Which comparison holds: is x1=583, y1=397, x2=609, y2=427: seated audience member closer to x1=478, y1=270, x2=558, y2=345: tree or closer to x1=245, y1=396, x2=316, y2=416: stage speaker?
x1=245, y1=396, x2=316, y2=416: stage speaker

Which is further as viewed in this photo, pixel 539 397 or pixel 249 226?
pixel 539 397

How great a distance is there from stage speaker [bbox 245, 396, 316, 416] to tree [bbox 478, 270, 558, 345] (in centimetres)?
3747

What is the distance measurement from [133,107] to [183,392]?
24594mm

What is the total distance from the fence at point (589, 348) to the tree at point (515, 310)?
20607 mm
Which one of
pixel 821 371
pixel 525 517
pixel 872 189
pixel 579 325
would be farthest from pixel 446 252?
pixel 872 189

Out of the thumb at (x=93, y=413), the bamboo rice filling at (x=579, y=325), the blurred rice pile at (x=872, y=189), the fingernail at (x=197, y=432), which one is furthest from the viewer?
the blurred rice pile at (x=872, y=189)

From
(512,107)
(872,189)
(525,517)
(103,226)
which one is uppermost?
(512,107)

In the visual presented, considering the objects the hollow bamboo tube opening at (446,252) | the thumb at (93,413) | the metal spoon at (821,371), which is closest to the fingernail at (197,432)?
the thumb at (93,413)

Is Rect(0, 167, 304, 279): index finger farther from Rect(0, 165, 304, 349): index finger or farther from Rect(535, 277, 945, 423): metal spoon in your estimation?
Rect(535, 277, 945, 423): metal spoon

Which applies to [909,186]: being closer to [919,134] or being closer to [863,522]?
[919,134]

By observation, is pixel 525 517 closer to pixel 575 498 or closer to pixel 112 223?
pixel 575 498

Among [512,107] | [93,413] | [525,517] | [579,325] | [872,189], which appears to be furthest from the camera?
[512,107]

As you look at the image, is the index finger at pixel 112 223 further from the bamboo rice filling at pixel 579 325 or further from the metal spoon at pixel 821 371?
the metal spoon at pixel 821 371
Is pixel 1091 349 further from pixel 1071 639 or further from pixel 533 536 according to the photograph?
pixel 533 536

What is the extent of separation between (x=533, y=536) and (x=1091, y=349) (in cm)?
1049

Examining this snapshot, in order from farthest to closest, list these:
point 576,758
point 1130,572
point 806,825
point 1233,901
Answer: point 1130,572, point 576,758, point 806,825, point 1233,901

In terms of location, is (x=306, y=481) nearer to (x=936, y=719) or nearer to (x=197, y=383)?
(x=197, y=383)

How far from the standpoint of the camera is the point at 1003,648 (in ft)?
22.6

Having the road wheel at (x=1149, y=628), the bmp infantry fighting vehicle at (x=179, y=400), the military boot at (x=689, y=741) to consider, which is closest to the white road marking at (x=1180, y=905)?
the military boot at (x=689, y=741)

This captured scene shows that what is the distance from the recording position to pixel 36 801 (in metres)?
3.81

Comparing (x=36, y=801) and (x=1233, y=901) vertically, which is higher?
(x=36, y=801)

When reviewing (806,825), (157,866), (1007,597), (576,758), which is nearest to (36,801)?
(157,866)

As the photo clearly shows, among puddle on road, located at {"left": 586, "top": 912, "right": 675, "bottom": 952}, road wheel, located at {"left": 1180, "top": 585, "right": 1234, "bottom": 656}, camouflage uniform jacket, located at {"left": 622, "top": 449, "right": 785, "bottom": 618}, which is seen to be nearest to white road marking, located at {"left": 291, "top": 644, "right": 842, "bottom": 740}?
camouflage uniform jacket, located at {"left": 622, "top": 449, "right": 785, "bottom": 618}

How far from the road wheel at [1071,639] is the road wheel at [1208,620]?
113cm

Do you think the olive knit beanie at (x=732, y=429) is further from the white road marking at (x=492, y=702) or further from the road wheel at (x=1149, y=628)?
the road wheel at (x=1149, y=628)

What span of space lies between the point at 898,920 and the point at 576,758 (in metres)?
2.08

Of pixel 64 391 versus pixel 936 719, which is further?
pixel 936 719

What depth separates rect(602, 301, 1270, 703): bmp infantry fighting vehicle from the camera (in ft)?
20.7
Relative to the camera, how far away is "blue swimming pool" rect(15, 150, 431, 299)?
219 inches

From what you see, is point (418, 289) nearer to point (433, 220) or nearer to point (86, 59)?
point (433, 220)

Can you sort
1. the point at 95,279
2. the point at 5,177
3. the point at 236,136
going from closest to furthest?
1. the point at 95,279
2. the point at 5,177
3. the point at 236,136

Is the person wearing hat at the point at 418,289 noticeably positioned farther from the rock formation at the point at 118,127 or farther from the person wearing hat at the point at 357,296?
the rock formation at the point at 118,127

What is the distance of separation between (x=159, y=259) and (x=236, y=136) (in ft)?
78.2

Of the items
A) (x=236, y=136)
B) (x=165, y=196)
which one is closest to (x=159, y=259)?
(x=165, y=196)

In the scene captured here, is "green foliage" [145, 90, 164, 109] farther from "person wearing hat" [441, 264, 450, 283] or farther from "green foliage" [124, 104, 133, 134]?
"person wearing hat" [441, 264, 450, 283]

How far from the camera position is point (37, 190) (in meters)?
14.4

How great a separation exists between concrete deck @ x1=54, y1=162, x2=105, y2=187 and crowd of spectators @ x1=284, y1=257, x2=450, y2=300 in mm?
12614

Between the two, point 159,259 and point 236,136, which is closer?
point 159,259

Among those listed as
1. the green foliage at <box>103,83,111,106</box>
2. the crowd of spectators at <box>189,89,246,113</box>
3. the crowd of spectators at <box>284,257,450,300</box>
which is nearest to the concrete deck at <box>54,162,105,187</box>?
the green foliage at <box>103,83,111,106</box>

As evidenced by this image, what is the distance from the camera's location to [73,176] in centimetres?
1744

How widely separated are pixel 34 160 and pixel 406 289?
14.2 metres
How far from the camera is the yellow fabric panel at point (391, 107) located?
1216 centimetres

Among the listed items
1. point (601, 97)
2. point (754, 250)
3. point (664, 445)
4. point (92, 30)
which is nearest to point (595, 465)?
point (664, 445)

------------------------------------------------------------

EXERCISE DESCRIPTION ▸ Rewrite the data above with every instance of "closer" swapped for "nearer", leaving everything else unchanged.

FINAL RESULT ▸
Which comparison holds: is x1=583, y1=397, x2=609, y2=427: seated audience member nearer to x1=478, y1=270, x2=558, y2=345: tree or nearer to x1=245, y1=396, x2=316, y2=416: stage speaker?
x1=245, y1=396, x2=316, y2=416: stage speaker

Which is further as viewed in this photo, pixel 539 397 or pixel 249 226?
pixel 539 397

How great a distance is there from stage speaker [bbox 245, 396, 316, 416] to tree [bbox 478, 270, 558, 345] (in centimetres)?
3747

What is the distance measurement from [133,107] to [183,392]?
24594mm

What is the total distance from the fence at point (589, 348) to the tree at point (515, 310)?
20607 mm
Which one of
pixel 821 371
pixel 525 517
pixel 872 189
pixel 579 325
would be farthest from pixel 446 252?
pixel 872 189

Out of the thumb at (x=93, y=413), the bamboo rice filling at (x=579, y=325), the blurred rice pile at (x=872, y=189), the fingernail at (x=197, y=432), which one is furthest from the viewer?
the blurred rice pile at (x=872, y=189)

From
(512,107)
(872,189)
(525,517)
(103,226)
which one is uppermost?
(512,107)

In the visual presented, considering the objects the hollow bamboo tube opening at (446,252) | the thumb at (93,413) | the metal spoon at (821,371), which is closest to the fingernail at (197,432)?
the thumb at (93,413)

Is Rect(0, 167, 304, 279): index finger farther from Rect(0, 165, 304, 349): index finger or farther from Rect(535, 277, 945, 423): metal spoon in your estimation?
Rect(535, 277, 945, 423): metal spoon

Which applies to [909,186]: being nearer to [919,134] or being nearer to [863,522]?
[919,134]

By observation, is pixel 525 517 nearer to pixel 575 498 or nearer to pixel 112 223?
pixel 575 498

Among [512,107] | [93,413] | [525,517] | [579,325] | [872,189], which appears to be furthest from the camera?
[512,107]

As you look at the image, is the index finger at pixel 112 223 further from the bamboo rice filling at pixel 579 325 or further from the metal spoon at pixel 821 371?
the metal spoon at pixel 821 371
Is pixel 1091 349 further from pixel 1071 639 or further from pixel 533 536 according to the photograph?
pixel 533 536

What is the extent of separation between (x=533, y=536) and (x=1091, y=349) (in cm)?
1049

Examining this snapshot, in order from farthest to closest, list these:
point 576,758
point 1130,572
point 806,825
point 1233,901
Answer: point 1130,572, point 576,758, point 806,825, point 1233,901

In terms of location, is (x=306, y=481) nearer to (x=936, y=719) or nearer to (x=197, y=383)?
(x=197, y=383)

How far from the standpoint of the camera is the point at 1003,648 (in ft)?
22.6

Having the road wheel at (x=1149, y=628), the bmp infantry fighting vehicle at (x=179, y=400), the military boot at (x=689, y=741) to consider, which is closest to the white road marking at (x=1180, y=905)?
the military boot at (x=689, y=741)

This captured scene shows that what is the distance from the recording position to pixel 36 801 (in metres)?
3.81

Comparing (x=36, y=801) and (x=1233, y=901) vertically, which is higher?
(x=36, y=801)

When reviewing (806,825), (157,866), (1007,597), (576,758), which is nearest to (36,801)?
(157,866)

As the photo clearly shows, among puddle on road, located at {"left": 586, "top": 912, "right": 675, "bottom": 952}, road wheel, located at {"left": 1180, "top": 585, "right": 1234, "bottom": 656}, camouflage uniform jacket, located at {"left": 622, "top": 449, "right": 785, "bottom": 618}, which is seen to be nearest to white road marking, located at {"left": 291, "top": 644, "right": 842, "bottom": 740}?
camouflage uniform jacket, located at {"left": 622, "top": 449, "right": 785, "bottom": 618}

How far from the road wheel at [1071,639] is the road wheel at [1208,620]?
113cm

Do you think the olive knit beanie at (x=732, y=429) is further from the white road marking at (x=492, y=702) or further from the road wheel at (x=1149, y=628)?
the road wheel at (x=1149, y=628)

What span of space lies between the point at 898,920 and the point at 576,758 (in metres)?
2.08

Of pixel 64 391 versus pixel 936 719, which is further?
pixel 936 719

What depth separates rect(602, 301, 1270, 703): bmp infantry fighting vehicle from the camera (in ft)?
20.7
Relative to the camera, how far away is "blue swimming pool" rect(15, 150, 431, 299)?
219 inches

From what you see, is point (418, 289) nearer to point (433, 220) or nearer to point (86, 59)?
point (433, 220)

Can you sort
1. the point at 95,279
2. the point at 5,177
3. the point at 236,136
going from closest to furthest?
1. the point at 95,279
2. the point at 5,177
3. the point at 236,136

Is the person wearing hat at the point at 418,289 noticeably positioned farther from the rock formation at the point at 118,127 or farther from the person wearing hat at the point at 357,296?
the rock formation at the point at 118,127

What is the distance of separation between (x=159, y=259) and (x=236, y=136) (in ft)?
78.2

Of the items
A) (x=236, y=136)
B) (x=165, y=196)
which one is closest to (x=159, y=259)?
(x=165, y=196)

In the scene captured here, is "green foliage" [145, 90, 164, 109] farther from "person wearing hat" [441, 264, 450, 283] or farther from "green foliage" [124, 104, 133, 134]?
"person wearing hat" [441, 264, 450, 283]

How far from the camera position is point (37, 190) (in meters)?
14.4

How great a separation exists between concrete deck @ x1=54, y1=162, x2=105, y2=187 and crowd of spectators @ x1=284, y1=257, x2=450, y2=300 in mm?
12614

Between the two, point 159,259 and point 236,136, which is nearer?
point 159,259

Among those listed as
1. the green foliage at <box>103,83,111,106</box>
2. the crowd of spectators at <box>189,89,246,113</box>
3. the crowd of spectators at <box>284,257,450,300</box>
which is nearest to the concrete deck at <box>54,162,105,187</box>?
the green foliage at <box>103,83,111,106</box>

As evidenced by this image, what is the distance from the camera's location to [73,176] in centimetres?
1744

How widely separated are pixel 34 160 and pixel 406 289?
14.2 metres
How far from the camera is the yellow fabric panel at point (391, 107) located?
1216 centimetres

Among the listed items
1. point (601, 97)
2. point (754, 250)
3. point (664, 445)
4. point (92, 30)
which is nearest to point (595, 465)?
point (664, 445)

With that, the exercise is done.